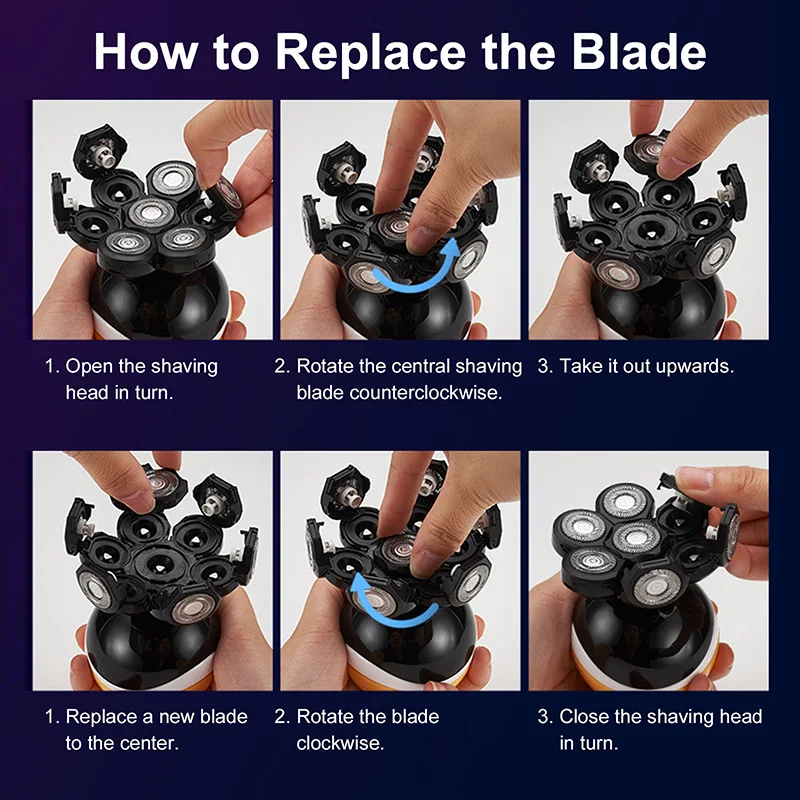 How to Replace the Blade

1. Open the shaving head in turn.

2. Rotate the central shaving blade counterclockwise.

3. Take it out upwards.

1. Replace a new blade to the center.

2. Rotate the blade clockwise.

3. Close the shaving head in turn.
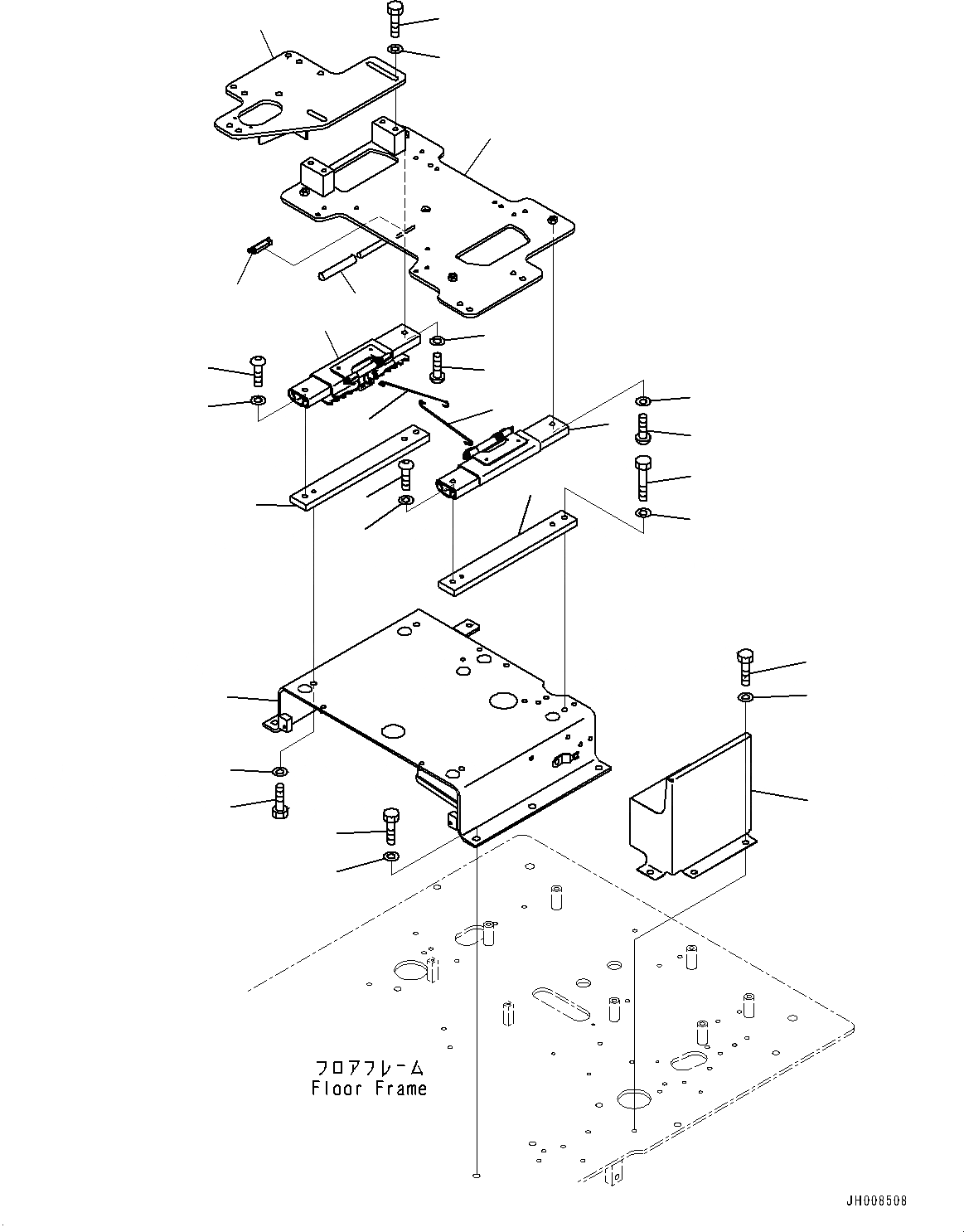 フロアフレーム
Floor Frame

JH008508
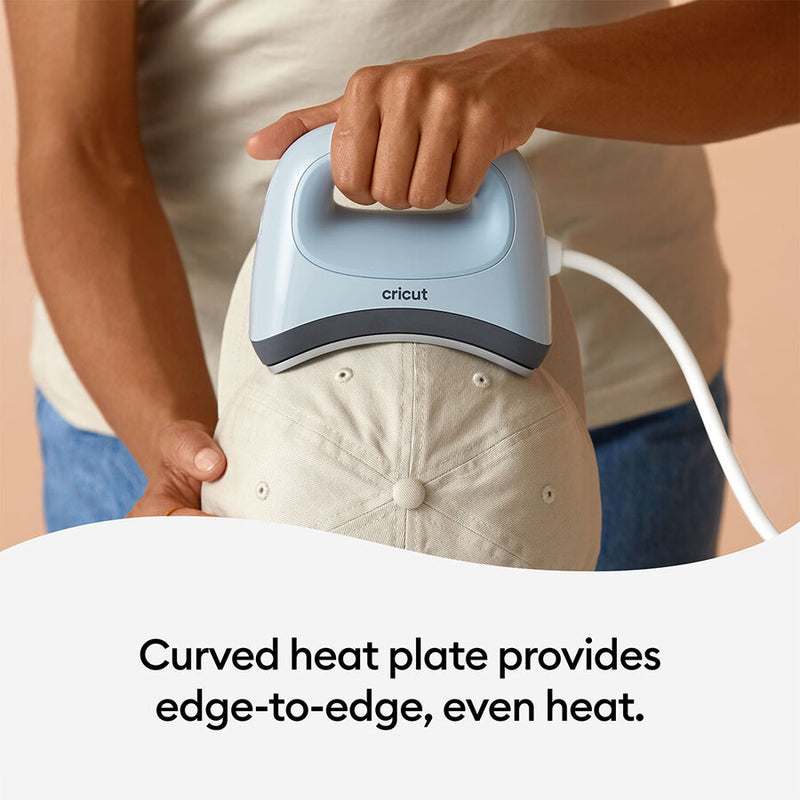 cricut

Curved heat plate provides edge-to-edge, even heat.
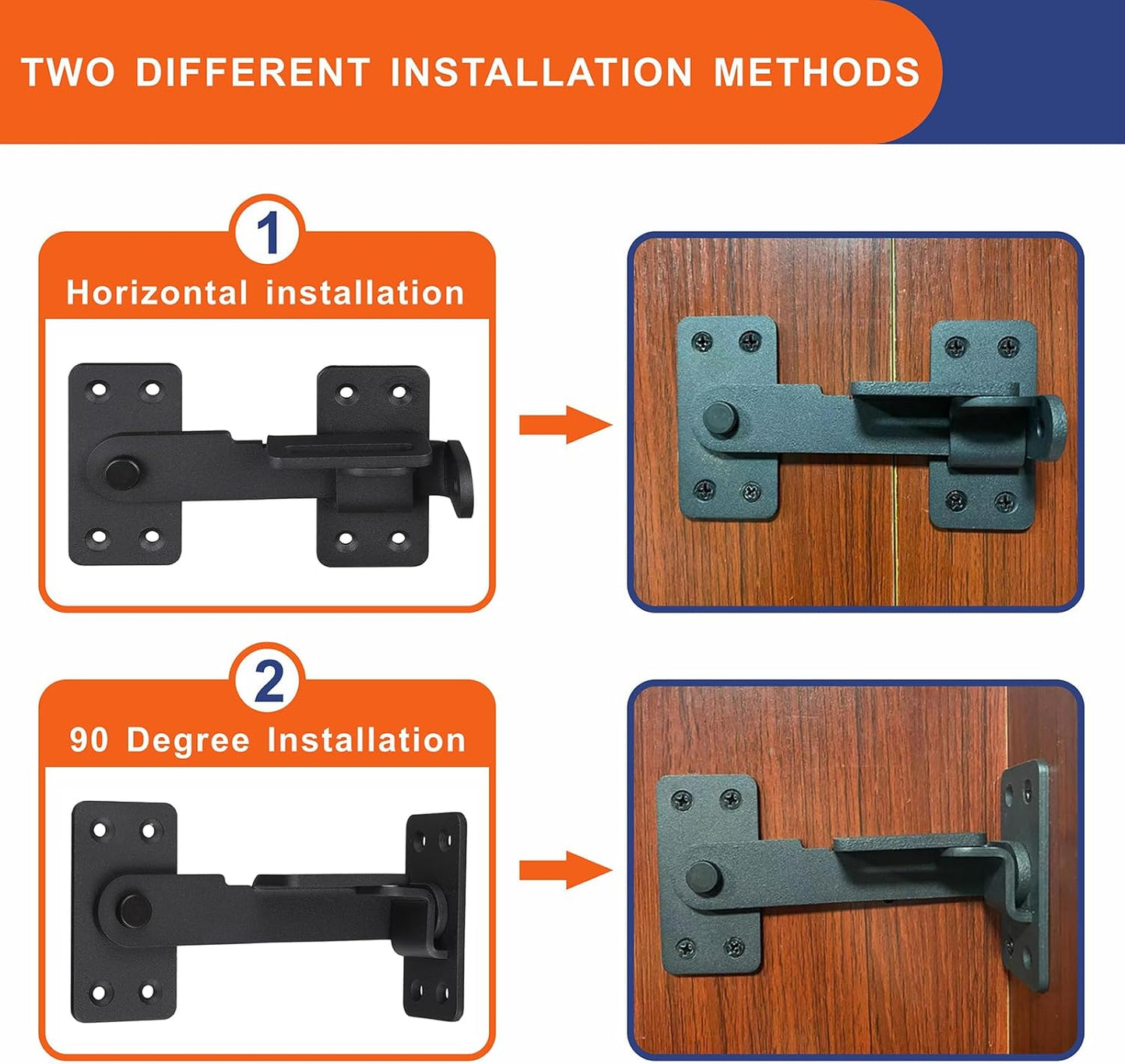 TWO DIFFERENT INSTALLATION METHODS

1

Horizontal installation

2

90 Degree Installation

++++++++++

### WHAT TO DO:
The expected output is each entry given again word for word, with pictures dropped.

### SOLUTION:
 How to Replace the Blade

1. Open the shaving head in turn.

2. Rotate the central shaving blade counterclockwise.

3. Take it out upwards.

1. Replace a new blade to the center.

2. Rotate the blade clockwise.

3. Close the shaving head in turn.
 フロアフレーム
Floor Frame

JH008508
 cricut

Curved heat plate provides edge-to-edge, even heat.
 TWO DIFFERENT INSTALLATION METHODS

1

Horizontal installation

2

90 Degree Installation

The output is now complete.